Can you quote exactly the stretch of lines from the one with "Is (x=601, y=437)" through the final line of the material, both ends included?

----

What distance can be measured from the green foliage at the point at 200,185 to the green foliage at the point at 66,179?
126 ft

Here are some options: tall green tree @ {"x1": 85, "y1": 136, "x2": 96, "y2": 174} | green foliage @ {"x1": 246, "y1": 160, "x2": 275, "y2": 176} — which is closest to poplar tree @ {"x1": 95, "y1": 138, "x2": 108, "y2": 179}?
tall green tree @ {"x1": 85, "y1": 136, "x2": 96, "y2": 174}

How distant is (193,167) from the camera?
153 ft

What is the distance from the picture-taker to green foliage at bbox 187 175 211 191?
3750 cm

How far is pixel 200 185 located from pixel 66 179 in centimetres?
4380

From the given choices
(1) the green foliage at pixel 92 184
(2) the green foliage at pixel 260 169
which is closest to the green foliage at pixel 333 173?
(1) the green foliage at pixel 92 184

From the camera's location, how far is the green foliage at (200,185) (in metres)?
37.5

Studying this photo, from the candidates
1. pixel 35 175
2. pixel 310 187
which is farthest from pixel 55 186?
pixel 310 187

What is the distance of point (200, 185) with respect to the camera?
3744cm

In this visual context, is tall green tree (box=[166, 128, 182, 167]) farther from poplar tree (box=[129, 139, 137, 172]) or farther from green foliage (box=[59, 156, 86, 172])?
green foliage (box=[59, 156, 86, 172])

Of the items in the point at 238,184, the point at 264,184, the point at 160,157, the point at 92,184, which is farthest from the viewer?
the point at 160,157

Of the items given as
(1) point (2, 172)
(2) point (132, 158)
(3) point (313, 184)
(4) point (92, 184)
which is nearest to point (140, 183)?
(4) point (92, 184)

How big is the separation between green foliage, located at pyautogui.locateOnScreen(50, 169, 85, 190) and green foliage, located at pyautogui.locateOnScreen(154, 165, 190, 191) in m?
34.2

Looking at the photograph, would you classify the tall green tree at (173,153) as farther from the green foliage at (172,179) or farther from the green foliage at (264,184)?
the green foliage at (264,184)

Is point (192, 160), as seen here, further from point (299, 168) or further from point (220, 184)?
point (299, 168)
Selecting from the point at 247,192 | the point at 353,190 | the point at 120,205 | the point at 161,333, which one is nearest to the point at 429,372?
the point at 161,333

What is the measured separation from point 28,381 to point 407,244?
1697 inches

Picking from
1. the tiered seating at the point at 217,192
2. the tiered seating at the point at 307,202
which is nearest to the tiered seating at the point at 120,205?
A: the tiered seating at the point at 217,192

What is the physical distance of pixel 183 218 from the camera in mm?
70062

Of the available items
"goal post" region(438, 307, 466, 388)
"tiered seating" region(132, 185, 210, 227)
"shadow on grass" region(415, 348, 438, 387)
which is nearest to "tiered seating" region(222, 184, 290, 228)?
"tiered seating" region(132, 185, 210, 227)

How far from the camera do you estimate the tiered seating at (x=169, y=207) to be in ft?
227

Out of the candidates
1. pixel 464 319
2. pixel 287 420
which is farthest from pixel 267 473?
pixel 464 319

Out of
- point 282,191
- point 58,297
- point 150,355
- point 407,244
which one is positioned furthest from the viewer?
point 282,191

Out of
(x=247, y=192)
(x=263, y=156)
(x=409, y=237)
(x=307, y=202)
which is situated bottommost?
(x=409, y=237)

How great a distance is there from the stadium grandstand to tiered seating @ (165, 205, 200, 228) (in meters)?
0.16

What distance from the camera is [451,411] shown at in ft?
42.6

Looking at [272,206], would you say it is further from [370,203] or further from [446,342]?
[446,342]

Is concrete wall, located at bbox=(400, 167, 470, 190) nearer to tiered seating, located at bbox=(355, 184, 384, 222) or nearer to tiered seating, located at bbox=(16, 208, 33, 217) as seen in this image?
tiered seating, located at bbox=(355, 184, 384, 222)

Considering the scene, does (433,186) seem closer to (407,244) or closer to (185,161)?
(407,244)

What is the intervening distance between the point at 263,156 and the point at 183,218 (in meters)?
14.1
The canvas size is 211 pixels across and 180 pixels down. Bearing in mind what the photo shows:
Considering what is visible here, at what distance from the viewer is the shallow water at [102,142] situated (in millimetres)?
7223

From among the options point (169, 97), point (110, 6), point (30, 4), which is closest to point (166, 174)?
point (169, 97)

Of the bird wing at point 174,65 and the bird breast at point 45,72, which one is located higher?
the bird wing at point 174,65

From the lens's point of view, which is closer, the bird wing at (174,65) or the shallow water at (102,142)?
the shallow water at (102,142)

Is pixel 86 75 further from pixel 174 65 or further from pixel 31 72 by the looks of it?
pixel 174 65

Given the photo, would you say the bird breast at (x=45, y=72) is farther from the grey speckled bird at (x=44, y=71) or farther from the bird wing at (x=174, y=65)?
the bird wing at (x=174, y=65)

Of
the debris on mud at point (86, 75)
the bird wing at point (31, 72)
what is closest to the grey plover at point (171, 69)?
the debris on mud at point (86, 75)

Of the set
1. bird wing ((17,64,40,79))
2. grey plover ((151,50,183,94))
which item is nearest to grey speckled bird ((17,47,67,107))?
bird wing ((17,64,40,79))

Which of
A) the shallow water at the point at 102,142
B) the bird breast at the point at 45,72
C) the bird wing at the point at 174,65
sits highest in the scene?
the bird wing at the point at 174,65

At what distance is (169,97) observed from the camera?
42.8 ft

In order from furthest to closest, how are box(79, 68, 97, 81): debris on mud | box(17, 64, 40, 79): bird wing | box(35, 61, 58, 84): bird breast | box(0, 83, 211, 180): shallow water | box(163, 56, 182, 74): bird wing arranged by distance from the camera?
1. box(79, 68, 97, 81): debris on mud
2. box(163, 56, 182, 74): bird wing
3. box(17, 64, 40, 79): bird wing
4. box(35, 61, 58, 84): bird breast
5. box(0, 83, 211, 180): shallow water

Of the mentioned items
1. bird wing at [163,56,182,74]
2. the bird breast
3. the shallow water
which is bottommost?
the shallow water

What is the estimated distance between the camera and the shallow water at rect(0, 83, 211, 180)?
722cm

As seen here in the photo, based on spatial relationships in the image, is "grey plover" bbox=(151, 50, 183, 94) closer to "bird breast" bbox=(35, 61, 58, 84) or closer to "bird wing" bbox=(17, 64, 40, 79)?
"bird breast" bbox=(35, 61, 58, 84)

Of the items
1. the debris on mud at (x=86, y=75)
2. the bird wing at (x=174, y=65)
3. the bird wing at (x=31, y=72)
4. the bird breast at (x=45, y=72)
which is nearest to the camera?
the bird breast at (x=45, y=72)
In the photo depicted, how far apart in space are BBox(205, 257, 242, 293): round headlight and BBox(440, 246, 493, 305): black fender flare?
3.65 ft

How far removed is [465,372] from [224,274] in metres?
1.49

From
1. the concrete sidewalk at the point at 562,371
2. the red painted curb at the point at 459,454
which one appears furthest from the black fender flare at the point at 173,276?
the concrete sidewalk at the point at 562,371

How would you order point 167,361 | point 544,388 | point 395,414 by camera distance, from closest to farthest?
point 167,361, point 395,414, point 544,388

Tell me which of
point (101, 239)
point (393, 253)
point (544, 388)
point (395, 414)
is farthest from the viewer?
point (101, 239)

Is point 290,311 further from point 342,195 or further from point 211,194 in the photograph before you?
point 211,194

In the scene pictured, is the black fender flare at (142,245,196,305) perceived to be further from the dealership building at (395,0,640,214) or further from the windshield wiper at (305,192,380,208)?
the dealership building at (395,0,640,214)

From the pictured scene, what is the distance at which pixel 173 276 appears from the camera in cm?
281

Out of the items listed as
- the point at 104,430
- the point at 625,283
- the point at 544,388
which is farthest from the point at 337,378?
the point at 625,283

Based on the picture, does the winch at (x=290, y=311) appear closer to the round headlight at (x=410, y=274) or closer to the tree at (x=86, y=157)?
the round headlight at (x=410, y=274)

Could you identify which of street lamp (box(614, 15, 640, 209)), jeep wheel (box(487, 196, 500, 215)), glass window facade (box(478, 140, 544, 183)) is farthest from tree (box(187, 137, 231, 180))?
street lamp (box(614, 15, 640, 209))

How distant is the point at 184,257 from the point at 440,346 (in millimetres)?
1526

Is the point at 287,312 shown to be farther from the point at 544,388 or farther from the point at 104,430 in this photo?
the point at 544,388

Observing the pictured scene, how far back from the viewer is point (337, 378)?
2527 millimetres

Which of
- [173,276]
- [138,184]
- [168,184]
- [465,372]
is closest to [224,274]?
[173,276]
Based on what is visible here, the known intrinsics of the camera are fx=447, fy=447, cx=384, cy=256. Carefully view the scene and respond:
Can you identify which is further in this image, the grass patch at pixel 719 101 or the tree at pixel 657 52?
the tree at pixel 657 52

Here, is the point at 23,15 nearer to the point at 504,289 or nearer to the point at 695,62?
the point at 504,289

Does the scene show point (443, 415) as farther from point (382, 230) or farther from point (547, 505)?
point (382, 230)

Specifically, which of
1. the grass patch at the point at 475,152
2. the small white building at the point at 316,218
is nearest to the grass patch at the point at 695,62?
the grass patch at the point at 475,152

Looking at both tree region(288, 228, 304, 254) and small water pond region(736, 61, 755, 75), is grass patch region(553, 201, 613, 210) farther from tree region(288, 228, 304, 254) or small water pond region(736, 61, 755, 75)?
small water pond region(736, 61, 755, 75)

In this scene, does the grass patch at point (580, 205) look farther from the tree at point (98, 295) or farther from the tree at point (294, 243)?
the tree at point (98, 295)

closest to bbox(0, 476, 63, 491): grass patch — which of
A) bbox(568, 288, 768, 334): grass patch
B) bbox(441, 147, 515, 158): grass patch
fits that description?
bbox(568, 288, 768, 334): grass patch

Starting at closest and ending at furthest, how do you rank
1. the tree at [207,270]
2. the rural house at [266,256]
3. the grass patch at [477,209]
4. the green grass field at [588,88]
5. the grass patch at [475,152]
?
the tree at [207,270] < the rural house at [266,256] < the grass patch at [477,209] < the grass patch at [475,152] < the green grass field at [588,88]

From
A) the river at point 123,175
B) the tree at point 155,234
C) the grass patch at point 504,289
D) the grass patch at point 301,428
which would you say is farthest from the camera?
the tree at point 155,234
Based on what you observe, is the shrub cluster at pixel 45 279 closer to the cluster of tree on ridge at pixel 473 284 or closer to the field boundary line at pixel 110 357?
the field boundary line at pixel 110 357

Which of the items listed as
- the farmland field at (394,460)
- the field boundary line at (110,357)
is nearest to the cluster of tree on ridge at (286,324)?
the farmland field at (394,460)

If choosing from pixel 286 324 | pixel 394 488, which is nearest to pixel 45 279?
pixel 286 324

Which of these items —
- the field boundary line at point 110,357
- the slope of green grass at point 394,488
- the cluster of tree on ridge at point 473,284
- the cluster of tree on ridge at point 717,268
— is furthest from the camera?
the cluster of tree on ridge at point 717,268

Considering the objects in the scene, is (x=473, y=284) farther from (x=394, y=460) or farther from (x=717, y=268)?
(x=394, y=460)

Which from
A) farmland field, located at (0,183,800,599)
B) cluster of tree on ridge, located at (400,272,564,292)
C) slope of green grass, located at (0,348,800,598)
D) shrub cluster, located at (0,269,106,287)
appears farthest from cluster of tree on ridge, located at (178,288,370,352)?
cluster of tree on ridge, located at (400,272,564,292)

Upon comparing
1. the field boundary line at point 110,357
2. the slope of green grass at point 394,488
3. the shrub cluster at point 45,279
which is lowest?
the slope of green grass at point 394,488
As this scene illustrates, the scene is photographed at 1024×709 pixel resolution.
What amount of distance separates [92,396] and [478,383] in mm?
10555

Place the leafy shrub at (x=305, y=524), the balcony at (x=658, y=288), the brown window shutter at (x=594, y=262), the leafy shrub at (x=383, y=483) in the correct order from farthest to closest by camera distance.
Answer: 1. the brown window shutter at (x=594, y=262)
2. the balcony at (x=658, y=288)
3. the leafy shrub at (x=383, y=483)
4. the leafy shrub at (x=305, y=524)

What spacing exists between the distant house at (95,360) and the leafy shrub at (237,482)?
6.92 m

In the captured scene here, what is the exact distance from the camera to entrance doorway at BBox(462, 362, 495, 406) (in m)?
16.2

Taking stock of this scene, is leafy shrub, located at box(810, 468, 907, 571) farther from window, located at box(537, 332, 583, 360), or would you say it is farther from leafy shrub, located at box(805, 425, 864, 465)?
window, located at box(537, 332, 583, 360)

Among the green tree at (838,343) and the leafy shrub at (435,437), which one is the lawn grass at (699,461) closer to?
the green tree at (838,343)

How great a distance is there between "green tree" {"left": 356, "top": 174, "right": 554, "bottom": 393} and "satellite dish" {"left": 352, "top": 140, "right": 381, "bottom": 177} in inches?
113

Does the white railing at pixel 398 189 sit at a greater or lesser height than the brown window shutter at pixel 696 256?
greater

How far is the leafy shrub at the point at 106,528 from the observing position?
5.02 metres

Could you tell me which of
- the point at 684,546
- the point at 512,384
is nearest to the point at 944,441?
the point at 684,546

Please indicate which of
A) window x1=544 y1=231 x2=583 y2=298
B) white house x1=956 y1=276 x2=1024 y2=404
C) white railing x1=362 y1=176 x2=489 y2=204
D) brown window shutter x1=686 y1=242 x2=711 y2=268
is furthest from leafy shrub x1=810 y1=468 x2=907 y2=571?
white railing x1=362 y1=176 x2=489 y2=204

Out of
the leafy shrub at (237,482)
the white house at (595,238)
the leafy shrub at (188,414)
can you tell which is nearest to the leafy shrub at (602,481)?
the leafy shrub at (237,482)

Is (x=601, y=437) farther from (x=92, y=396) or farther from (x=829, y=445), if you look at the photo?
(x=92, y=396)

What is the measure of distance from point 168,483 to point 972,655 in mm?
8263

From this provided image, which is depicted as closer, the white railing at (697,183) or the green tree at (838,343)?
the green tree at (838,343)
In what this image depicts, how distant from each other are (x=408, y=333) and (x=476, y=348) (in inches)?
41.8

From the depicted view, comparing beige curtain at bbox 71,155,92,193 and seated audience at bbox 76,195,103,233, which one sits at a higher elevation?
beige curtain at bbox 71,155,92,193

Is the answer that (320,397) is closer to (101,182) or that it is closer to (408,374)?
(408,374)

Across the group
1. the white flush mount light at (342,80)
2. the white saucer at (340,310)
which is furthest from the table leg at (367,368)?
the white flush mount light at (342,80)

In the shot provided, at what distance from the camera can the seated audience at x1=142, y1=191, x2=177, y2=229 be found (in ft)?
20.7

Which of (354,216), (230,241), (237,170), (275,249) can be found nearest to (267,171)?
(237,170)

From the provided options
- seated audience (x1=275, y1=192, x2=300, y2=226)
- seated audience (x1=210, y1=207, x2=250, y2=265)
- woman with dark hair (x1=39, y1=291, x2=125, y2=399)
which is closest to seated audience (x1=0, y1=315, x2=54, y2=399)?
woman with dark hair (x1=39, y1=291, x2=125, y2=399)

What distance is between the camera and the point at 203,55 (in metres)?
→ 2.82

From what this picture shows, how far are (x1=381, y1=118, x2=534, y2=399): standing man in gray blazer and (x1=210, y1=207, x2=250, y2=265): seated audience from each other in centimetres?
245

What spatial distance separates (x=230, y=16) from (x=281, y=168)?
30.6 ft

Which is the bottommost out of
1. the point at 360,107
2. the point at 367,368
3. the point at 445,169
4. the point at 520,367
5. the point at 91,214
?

----

» **CORRECT OUTPUT**:
Is (x=601, y=437) farther from (x=92, y=396) or farther from (x=829, y=445), if you look at the photo?
(x=92, y=396)

What is the measure of distance from point 168,483 to point 972,655 in mm?
8263

From this provided image, which is depicted as closer, the white railing at (697,183) or the green tree at (838,343)?
the green tree at (838,343)
In what this image depicts, how distant from each other are (x=408, y=333) and (x=476, y=348) (in inches)?
41.8

From the depicted view, comparing beige curtain at bbox 71,155,92,193 and seated audience at bbox 76,195,103,233, which one sits at a higher elevation?
beige curtain at bbox 71,155,92,193

Is the answer that (320,397) is closer to (101,182) or that it is closer to (408,374)?
(408,374)

Across the group
1. the white flush mount light at (342,80)
2. the white saucer at (340,310)
which is furthest from the table leg at (367,368)?
the white flush mount light at (342,80)

In the shot provided, at what distance from the camera can the seated audience at x1=142, y1=191, x2=177, y2=229 be found (in ft)?
20.7

Which of (354,216), (230,241), (237,170), (275,249) can be found nearest to (267,171)?
(237,170)

From the provided options
- seated audience (x1=275, y1=192, x2=300, y2=226)
- seated audience (x1=210, y1=207, x2=250, y2=265)
- woman with dark hair (x1=39, y1=291, x2=125, y2=399)
which is closest to seated audience (x1=0, y1=315, x2=54, y2=399)?
woman with dark hair (x1=39, y1=291, x2=125, y2=399)

What distance is between the camera and the point at 203,55 (in metres)?
→ 2.82

From what this picture shows, how far are (x1=381, y1=118, x2=534, y2=399): standing man in gray blazer and (x1=210, y1=207, x2=250, y2=265): seated audience from each other in centimetres?
245

What spatial distance separates (x=230, y=16) from (x=281, y=168)?
30.6 ft

Which is the bottommost out of
1. the point at 360,107
2. the point at 367,368
3. the point at 445,169
4. the point at 520,367
5. the point at 91,214
?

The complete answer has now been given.